Good morning! My mom is having a major issue with woodchucks repeatedly burrowing holes/dens around a specific area around her home and her barn. We have tried a few things, including poison, filling holes with concrete, and cutting away shrubs, and it seems like there is something around that specific part of the home which attracts them. I found a website with some information (, including pouring ammonia down the tunnel. We are hoping that once we have no more activity to lay down chickenwire on the ground (held down with camping spikes) to discourage any more activity. Do any of the recommendations actually help or do you have other options? My mom is a little on the older side so trapping, etc. are not very practical for her.


3 Responses

Good morning,

Thanks for your inquiry. Unfortunately woodchucks are quite pervasive and they seem to return to preferred burrowing sites despite trapping/killing efforts (others take the place of trapped/killed individuals).

The methods you have already tried are many of the things I suggest to people with the same issue, so I'm afraid I don't have much to add to what you've already tried. Sustained trapping is often the most effective, but as you said, not practical in your situation.

You could try using repellents like predator urine, chemical repellents, and electronic (visual/noise) repellents. These repellents can also be combined and alternated to keep your local woodchucks from habituating to each repellent. Usually available at local garden/home stores. These may be worth trying, but don't seem to often have a sustained impact.

Your last note about laying down chicken wire is probably what I would recommend trying next. You can dig each burrow out about 1 foot deep, then cover the hole with 3' x 3' of wire fencing and bury the fencing securely to block the gophers from using their existing tunnels. If the problem area overall is small enough, you could do this along the entire area you're concerned about, but that may not be feasible.

Keeping the area free of shrubs, debris, and plants they eat (garden fruits/vegetables) can also help the area appear less attractive to woodchucks.

Best of luck!

Clay: Thank you very much for the quick and insightful response.
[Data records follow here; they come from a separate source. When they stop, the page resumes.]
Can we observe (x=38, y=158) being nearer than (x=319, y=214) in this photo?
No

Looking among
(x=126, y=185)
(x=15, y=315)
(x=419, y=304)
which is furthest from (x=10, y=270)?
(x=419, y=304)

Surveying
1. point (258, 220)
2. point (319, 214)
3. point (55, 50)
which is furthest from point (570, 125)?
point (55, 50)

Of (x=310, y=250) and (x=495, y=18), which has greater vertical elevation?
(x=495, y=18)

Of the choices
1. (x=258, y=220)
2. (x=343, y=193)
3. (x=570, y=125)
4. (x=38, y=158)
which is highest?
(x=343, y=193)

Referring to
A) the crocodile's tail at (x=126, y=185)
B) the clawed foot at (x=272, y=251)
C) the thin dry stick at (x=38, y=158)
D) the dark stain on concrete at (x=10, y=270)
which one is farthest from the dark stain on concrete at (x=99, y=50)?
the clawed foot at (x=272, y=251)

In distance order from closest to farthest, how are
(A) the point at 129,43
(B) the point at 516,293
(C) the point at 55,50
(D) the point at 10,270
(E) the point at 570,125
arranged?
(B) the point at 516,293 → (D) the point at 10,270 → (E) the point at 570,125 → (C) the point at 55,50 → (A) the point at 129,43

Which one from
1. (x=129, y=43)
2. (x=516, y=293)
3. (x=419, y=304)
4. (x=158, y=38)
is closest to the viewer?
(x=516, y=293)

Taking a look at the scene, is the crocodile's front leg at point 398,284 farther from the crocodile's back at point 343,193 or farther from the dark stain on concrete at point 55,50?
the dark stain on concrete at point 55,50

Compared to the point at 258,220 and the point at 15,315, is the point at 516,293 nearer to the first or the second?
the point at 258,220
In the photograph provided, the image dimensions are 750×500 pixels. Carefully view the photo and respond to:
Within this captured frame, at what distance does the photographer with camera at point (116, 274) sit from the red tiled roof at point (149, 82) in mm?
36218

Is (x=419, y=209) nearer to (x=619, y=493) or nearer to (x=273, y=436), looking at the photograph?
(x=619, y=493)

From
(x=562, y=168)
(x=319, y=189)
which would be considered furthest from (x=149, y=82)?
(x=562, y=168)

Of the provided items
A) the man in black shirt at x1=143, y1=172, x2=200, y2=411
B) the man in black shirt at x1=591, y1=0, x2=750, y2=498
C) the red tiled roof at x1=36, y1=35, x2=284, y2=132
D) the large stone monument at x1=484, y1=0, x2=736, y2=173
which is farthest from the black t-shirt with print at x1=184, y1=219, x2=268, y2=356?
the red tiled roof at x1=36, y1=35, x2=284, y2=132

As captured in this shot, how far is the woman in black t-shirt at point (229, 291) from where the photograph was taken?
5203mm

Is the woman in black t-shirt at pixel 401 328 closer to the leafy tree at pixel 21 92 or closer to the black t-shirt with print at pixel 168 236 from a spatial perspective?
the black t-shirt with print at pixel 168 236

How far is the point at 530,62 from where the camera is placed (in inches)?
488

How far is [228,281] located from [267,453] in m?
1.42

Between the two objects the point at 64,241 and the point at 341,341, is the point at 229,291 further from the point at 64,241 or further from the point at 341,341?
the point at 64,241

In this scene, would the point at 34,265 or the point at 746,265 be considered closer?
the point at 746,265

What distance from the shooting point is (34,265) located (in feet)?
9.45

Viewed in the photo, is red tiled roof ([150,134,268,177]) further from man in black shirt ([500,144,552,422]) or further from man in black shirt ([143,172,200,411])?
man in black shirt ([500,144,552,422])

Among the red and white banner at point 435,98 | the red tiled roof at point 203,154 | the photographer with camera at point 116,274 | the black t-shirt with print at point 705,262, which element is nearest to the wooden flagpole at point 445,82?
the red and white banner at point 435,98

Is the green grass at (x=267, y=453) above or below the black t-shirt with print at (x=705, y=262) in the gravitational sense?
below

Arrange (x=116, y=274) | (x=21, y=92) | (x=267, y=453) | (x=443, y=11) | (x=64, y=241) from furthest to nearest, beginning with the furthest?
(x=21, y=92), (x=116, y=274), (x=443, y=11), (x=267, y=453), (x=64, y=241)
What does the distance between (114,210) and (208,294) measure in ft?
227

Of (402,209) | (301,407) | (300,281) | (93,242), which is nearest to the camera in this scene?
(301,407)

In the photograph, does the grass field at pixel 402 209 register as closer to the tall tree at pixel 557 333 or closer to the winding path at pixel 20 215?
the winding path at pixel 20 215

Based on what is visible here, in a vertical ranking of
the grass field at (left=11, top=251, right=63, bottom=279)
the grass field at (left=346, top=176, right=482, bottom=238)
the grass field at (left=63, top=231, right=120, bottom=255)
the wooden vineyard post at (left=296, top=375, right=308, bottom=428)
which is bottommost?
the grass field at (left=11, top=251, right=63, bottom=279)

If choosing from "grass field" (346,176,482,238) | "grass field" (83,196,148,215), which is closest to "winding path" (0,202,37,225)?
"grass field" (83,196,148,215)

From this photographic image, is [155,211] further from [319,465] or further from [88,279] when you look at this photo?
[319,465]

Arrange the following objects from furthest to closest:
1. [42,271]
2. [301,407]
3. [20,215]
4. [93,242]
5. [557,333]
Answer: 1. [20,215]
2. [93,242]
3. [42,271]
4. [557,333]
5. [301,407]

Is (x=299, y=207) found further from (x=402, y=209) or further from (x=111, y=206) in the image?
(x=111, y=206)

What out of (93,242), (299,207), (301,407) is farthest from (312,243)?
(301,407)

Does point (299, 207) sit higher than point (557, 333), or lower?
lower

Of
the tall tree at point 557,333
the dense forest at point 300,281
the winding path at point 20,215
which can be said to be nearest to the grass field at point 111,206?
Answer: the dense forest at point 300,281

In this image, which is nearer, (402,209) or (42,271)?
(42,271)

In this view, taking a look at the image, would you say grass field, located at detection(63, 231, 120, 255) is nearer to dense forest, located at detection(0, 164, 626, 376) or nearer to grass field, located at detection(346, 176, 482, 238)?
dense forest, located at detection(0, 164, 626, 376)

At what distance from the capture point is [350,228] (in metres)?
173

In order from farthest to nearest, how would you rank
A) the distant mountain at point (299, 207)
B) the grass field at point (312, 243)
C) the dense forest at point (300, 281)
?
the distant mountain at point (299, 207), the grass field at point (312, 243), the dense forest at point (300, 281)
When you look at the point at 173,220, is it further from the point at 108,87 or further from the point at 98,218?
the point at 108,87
I (and my mom) greatly appreciate it! For the repellents, is there anything I should look for in the ingredient list which will help me determine if the product works? I also read that used cat litter may help.


You're welcome and I hope some of these approaches will help. There aren't really any specific ingredients that are proven to work better than others and I think it often depends on the individual woodchuck (e.g., some are more risk adverse than others and will respond differently to different products). In my experience, for every person that says one repellent worked for them, there are 5 others that will say it did nothing! Unfortunately that means some trial and error may be necessary. This also relates to my previous comment about needing to switch methods every so often; woodchucks (and most animals) will habituate to newly perceived threats once they realize they never actually experience a risk for their behavior. So for example, you may start with trying used cat litter (especially if you have a cat!) and see if it works for a few weeks, then maybe switch to a commercial product, then to a different predator scent (e.g., coyote/fox urine), then back to cat litter. The idea here is to keep the perceived risk of predators novel to the woodchucks.

I have woodchucks around my house too and I'll say that their determination is impressive. I have two dogs that hunt them relentlessly and the woodchucks still seem to think burrowing under my shed is a good idea! So my repellent suggestions come with a bit of honesty that they likely won't be perfectly effective at keeping woodchucks away if they really want to burrow around your house/barn.